RECORDS SUPPLIED:
----------

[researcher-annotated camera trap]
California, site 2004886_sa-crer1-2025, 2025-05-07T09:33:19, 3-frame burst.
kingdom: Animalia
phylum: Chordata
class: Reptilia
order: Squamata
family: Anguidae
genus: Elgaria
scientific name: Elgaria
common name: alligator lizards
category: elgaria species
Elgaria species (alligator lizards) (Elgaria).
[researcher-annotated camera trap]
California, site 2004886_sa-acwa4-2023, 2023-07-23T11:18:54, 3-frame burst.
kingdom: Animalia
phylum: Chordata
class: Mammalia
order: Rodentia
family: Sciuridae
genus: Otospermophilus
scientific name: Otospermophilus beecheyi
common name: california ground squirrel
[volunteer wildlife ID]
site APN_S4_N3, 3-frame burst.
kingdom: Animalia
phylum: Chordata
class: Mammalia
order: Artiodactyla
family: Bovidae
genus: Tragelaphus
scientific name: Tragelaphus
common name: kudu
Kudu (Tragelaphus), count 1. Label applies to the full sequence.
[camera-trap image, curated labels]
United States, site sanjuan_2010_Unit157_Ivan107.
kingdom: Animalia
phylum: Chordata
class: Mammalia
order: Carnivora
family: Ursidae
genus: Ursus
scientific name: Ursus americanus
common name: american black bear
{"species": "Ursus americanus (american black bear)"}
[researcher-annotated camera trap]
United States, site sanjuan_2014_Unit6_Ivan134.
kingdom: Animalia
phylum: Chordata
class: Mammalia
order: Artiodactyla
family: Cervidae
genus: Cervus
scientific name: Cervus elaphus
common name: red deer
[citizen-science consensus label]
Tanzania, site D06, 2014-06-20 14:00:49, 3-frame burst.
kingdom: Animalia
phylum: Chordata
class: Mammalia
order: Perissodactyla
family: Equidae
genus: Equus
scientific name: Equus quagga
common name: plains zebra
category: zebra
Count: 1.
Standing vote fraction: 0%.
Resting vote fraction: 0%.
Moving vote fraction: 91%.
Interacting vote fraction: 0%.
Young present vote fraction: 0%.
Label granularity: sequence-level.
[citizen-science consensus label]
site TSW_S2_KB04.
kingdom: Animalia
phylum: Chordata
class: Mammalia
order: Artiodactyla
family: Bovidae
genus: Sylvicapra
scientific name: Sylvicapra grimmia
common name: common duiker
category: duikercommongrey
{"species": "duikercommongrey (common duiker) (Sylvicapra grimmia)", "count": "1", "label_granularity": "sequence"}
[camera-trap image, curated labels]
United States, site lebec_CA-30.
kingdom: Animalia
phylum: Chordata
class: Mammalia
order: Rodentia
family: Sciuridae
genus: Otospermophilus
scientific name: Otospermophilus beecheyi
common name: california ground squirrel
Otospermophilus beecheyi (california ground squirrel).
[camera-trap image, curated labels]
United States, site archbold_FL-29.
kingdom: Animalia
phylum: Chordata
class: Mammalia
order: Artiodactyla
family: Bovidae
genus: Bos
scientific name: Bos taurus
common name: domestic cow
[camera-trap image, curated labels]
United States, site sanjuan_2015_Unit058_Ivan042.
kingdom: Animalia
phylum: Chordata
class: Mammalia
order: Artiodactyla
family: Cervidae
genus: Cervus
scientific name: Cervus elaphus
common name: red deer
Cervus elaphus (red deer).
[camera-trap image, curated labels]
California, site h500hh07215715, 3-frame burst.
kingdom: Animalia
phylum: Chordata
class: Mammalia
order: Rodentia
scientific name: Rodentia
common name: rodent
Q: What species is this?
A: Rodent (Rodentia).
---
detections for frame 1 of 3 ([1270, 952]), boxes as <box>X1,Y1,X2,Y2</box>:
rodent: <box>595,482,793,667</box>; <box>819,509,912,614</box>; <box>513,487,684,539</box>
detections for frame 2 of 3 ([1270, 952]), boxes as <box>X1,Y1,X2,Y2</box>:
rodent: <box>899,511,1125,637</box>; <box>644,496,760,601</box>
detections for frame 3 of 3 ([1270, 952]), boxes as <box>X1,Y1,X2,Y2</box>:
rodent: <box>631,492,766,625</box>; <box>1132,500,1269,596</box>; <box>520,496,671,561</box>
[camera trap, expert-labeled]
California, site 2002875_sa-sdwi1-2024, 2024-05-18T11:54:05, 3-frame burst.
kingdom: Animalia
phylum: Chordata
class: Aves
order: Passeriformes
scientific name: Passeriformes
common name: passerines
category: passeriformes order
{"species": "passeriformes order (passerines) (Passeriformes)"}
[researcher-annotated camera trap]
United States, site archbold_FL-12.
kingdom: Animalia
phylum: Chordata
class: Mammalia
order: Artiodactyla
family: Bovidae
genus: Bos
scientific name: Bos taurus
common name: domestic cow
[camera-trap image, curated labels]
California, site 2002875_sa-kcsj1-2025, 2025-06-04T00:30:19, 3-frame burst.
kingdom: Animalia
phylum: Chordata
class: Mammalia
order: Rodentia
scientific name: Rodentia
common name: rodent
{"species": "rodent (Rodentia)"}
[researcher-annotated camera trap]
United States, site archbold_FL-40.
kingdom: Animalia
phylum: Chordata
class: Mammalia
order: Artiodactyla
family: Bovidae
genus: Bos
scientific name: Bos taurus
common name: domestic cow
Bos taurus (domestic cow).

----------

WHAT YOU NEED TO DO: Write every entry out again. Keep each one exact.

RESPONSE AREA:
[researcher-annotated camera trap]
California, site 2004886_sa-crer1-2025, 2025-05-07T09:33:19, 3-frame burst.
kingdom: Animalia
phylum: Chordata
class: Reptilia
order: Squamata
family: Anguidae
genus: Elgaria
scientific name: Elgaria
common name: alligator lizards
category: elgaria species
Elgaria species (alligator lizards) (Elgaria).
[researcher-annotated camera trap]
California, site 2004886_sa-acwa4-2023, 2023-07-23T11:18:54, 3-frame burst.
kingdom: Animalia
phylum: Chordata
class: Mammalia
order: Rodentia
family: Sciuridae
genus: Otospermophilus
scientific name: Otospermophilus beecheyi
common name: california ground squirrel
[volunteer wildlife ID]
site APN_S4_N3, 3-frame burst.
kingdom: Animalia
phylum: Chordata
class: Mammalia
order: Artiodactyla
family: Bovidae
genus: Tragelaphus
scientific name: Tragelaphus
common name: kudu
Kudu (Tragelaphus), count 1. Label applies to the full sequence.
[camera-trap image, curated labels]
United States, site sanjuan_2010_Unit157_Ivan107.
kingdom: Animalia
phylum: Chordata
class: Mammalia
order: Carnivora
family: Ursidae
genus: Ursus
scientific name: Ursus americanus
common name: american black bear
{"species": "Ursus americanus (american black bear)"}
[researcher-annotated camera trap]
United States, site sanjuan_2014_Unit6_Ivan134.
kingdom: Animalia
phylum: Chordata
class: Mammalia
order: Artiodactyla
family: Cervidae
genus: Cervus
scientific name: Cervus elaphus
common name: red deer
[citizen-science consensus label]
Tanzania, site D06, 2014-06-20 14:00:49, 3-frame burst.
kingdom: Animalia
phylum: Chordata
class: Mammalia
order: Perissodactyla
family: Equidae
genus: Equus
scientific name: Equus quagga
common name: plains zebra
category: zebra
Count: 1.
Standing vote fraction: 0%.
Resting vote fraction: 0%.
Moving vote fraction: 91%.
Interacting vote fraction: 0%.
Young present vote fraction: 0%.
Label granularity: sequence-level.
[citizen-science consensus label]
site TSW_S2_KB04.
kingdom: Animalia
phylum: Chordata
class: Mammalia
order: Artiodactyla
family: Bovidae
genus: Sylvicapra
scientific name: Sylvicapra grimmia
common name: common duiker
category: duikercommongrey
{"species": "duikercommongrey (common duiker) (Sylvicapra grimmia)", "count": "1", "label_granularity": "sequence"}
[camera-trap image, curated labels]
United States, site lebec_CA-30.
kingdom: Animalia
phylum: Chordata
class: Mammalia
order: Rodentia
family: Sciuridae
genus: Otospermophilus
scientific name: Otospermophilus beecheyi
common name: california ground squirrel
Otospermophilus beecheyi (california ground squirrel).
[camera-trap image, curated labels]
United States, site archbold_FL-29.
kingdom: Animalia
phylum: Chordata
class: Mammalia
order: Artiodactyla
family: Bovidae
genus: Bos
scientific name: Bos taurus
common name: domestic cow
[camera-trap image, curated labels]
United States, site sanjuan_2015_Unit058_Ivan042.
kingdom: Animalia
phylum: Chordata
class: Mammalia
order: Artiodactyla
family: Cervidae
genus: Cervus
scientific name: Cervus elaphus
common name: red deer
Cervus elaphus (red deer).
[camera-trap image, curated labels]
California, site h500hh07215715, 3-frame burst.
kingdom: Animalia
phylum: Chordata
class: Mammalia
order: Rodentia
scientific name: Rodentia
common name: rodent
Q: What species is this?
A: Rodent (Rodentia).
---
detections for frame 1 of 3 ([1270, 952]), boxes as <box>X1,Y1,X2,Y2</box>:
rodent: <box>595,482,793,667</box>; <box>819,509,912,614</box>; <box>513,487,684,539</box>
detections for frame 2 of 3 ([1270, 952]), boxes as <box>X1,Y1,X2,Y2</box>:
rodent: <box>899,511,1125,637</box>; <box>644,496,760,601</box>
detections for frame 3 of 3 ([1270, 952]), boxes as <box>X1,Y1,X2,Y2</box>:
rodent: <box>631,492,766,625</box>; <box>1132,500,1269,596</box>; <box>520,496,671,561</box>
[camera trap, expert-labeled]
California, site 2002875_sa-sdwi1-2024, 2024-05-18T11:54:05, 3-frame burst.
kingdom: Animalia
phylum: Chordata
class: Aves
order: Passeriformes
scientific name: Passeriformes
common name: passerines
category: passeriformes order
{"species": "passeriformes order (passerines) (Passeriformes)"}
[researcher-annotated camera trap]
United States, site archbold_FL-12.
kingdom: Animalia
phylum: Chordata
class: Mammalia
order: Artiodactyla
family: Bovidae
genus: Bos
scientific name: Bos taurus
common name: domestic cow
[camera-trap image, curated labels]
California, site 2002875_sa-kcsj1-2025, 2025-06-04T00:30:19, 3-frame burst.
kingdom: Animalia
phylum: Chordata
class: Mammalia
order: Rodentia
scientific name: Rodentia
common name: rodent
{"species": "rodent (Rodentia)"}
[researcher-annotated camera trap]
United States, site archbold_FL-40.
kingdom: Animalia
phylum: Chordata
class: Mammalia
order: Artiodactyla
family: Bovidae
genus: Bos
scientific name: Bos taurus
common name: domestic cow
Bos taurus (domestic cow).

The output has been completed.